[What to produce]: Rewrite the entries below, replacing every occurrence of "potted succulent plant" with "potted cactus" and leaving all other text unchanged. Omit the pictures from your answer.

········

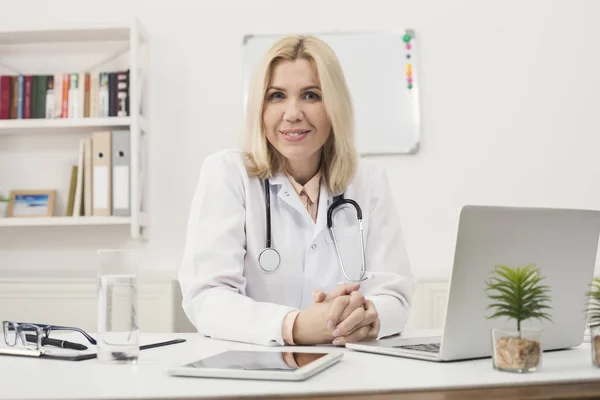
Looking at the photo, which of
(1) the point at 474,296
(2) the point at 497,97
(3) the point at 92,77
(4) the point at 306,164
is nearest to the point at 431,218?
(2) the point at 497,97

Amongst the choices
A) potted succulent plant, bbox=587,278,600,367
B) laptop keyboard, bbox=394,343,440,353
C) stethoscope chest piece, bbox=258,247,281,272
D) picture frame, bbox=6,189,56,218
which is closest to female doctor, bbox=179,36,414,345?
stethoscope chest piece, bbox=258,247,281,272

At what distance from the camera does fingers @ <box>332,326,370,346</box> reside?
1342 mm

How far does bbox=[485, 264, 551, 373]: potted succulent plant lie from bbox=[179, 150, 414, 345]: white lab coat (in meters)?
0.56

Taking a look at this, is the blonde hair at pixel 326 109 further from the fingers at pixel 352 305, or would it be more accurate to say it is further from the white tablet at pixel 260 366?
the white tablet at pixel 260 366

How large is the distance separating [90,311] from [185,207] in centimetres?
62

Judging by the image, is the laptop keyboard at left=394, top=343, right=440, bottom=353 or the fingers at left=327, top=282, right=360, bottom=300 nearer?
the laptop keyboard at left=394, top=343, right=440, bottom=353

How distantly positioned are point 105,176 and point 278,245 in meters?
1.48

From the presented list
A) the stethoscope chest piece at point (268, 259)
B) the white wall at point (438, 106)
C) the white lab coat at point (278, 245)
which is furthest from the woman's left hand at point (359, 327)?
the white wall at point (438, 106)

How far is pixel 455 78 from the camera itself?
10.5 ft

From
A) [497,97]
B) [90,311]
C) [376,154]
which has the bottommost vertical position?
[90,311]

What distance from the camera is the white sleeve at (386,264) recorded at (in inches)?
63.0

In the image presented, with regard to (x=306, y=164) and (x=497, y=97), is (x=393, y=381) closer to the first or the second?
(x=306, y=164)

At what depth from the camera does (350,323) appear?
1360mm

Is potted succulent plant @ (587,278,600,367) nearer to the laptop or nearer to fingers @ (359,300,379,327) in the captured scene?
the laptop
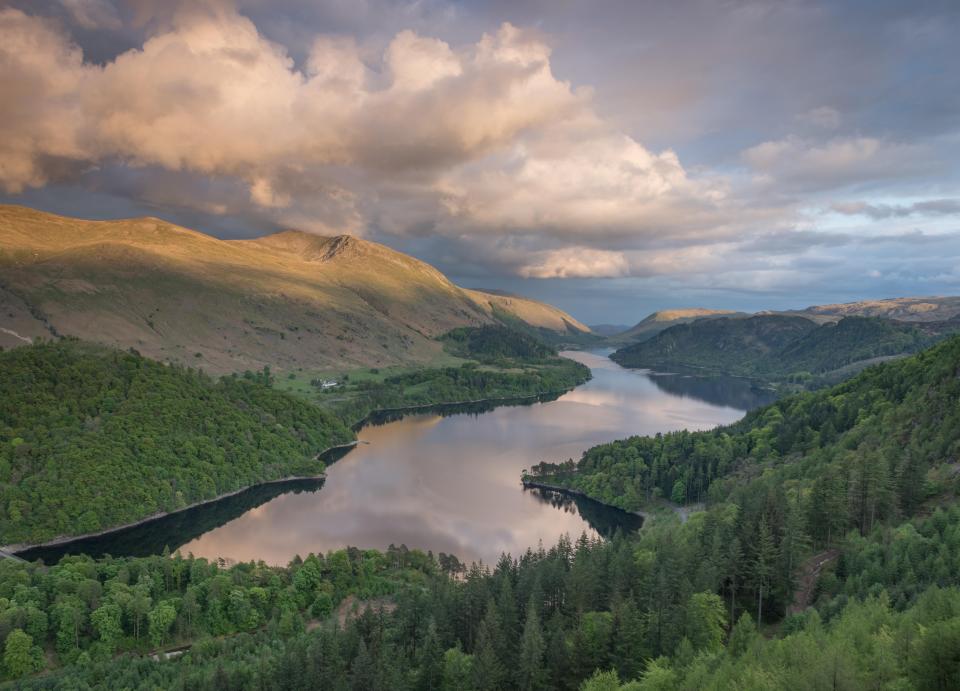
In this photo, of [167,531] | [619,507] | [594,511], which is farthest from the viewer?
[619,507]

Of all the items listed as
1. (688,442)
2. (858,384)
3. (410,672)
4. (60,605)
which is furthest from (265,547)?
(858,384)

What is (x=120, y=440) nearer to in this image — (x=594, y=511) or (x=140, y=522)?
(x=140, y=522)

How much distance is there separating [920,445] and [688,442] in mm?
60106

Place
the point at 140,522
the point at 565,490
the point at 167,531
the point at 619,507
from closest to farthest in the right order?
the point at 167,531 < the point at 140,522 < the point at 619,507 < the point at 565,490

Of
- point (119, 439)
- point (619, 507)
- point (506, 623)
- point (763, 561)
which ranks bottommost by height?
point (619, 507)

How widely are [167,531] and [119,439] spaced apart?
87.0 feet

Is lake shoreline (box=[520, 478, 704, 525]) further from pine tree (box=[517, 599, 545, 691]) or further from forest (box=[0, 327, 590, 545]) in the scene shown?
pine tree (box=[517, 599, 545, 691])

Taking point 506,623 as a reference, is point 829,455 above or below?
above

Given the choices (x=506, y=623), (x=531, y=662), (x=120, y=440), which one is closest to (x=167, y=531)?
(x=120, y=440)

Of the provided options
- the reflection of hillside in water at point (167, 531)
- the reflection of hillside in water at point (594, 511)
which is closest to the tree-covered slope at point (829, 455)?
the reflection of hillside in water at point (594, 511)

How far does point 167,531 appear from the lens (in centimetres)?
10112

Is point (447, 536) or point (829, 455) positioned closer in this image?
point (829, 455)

········

[Complete answer]:
Looking at the photo, which of
(1) the point at 474,296
(2) the point at 497,97
(3) the point at 92,77
(4) the point at 306,164
is nearest to the point at 431,218?
(2) the point at 497,97

Amongst the choices
A) potted cactus, bbox=587,278,600,367
B) laptop keyboard, bbox=394,343,440,353
C) stethoscope chest piece, bbox=258,247,281,272
D) picture frame, bbox=6,189,56,218
which is closest to female doctor, bbox=179,36,414,345?
stethoscope chest piece, bbox=258,247,281,272

At what distance from the camera does fingers @ <box>332,326,370,346</box> reside?
1342 mm

How far does bbox=[485, 264, 551, 373]: potted cactus lie from bbox=[179, 150, 414, 345]: white lab coat (in meters)?
0.56

Taking a look at this, is the blonde hair at pixel 326 109 further from the fingers at pixel 352 305, or would it be more accurate to say it is further from the white tablet at pixel 260 366?
the white tablet at pixel 260 366

How large is the distance separating [90,311] from [185,207] in centimetres?
62

Judging by the image, is the laptop keyboard at left=394, top=343, right=440, bottom=353 or the fingers at left=327, top=282, right=360, bottom=300 nearer?
the laptop keyboard at left=394, top=343, right=440, bottom=353

How distantly positioned are point 105,176 and point 278,245 in meters?
1.48

From the presented list
A) the stethoscope chest piece at point (268, 259)
B) the white wall at point (438, 106)
C) the white lab coat at point (278, 245)
which is furthest from the woman's left hand at point (359, 327)?
the white wall at point (438, 106)

How far is pixel 455 78 from the camera itself?
10.5 ft

From
A) [497,97]
B) [90,311]
C) [376,154]
which has the bottommost vertical position?
[90,311]

What distance from the camera is the white sleeve at (386,264) recorded at (in inches)?
63.0

In the image presented, with regard to (x=306, y=164) and (x=497, y=97), is (x=393, y=381) closer to the first or the second?
(x=306, y=164)

At what depth from the camera does (350,323) appear?
1360mm

Is potted cactus @ (587,278,600,367) nearer to the laptop or nearer to fingers @ (359,300,379,327) in the captured scene?
the laptop
In this photo, of [167,531] | [619,507] | [594,511], which is farthest from the viewer?
[619,507]

Of all the items listed as
1. (688,442)
2. (858,384)
3. (410,672)
4. (60,605)
which is furthest from (265,547)?
(858,384)

What is (x=120, y=440) nearer to in this image — (x=594, y=511) or (x=140, y=522)?
(x=140, y=522)

How much distance is there separating [920,445] and [688,442] in mm?
60106

Place
the point at 140,522
the point at 565,490
the point at 167,531
the point at 619,507
from closest to farthest in the right order?
the point at 167,531 < the point at 140,522 < the point at 619,507 < the point at 565,490

Of
- point (119, 439)
- point (619, 507)
- point (506, 623)
- point (763, 561)
which ranks bottommost by height?
point (619, 507)

How widely are [167,531] and [119,439] spaced apart?
87.0 feet

Is lake shoreline (box=[520, 478, 704, 525]) further from pine tree (box=[517, 599, 545, 691]) or further from forest (box=[0, 327, 590, 545]) in the scene shown?
pine tree (box=[517, 599, 545, 691])

Taking point 506,623 as a reference, is point 829,455 above or below?
above

Given the choices (x=506, y=623), (x=531, y=662), (x=120, y=440), which one is closest to (x=167, y=531)?
(x=120, y=440)

Of the provided options
- the reflection of hillside in water at point (167, 531)
- the reflection of hillside in water at point (594, 511)
which is closest to the tree-covered slope at point (829, 455)?
the reflection of hillside in water at point (594, 511)

How far does point 167,531 appear from the lens (in centimetres)?
10112

Is point (447, 536) or point (829, 455) positioned closer in this image?
point (829, 455)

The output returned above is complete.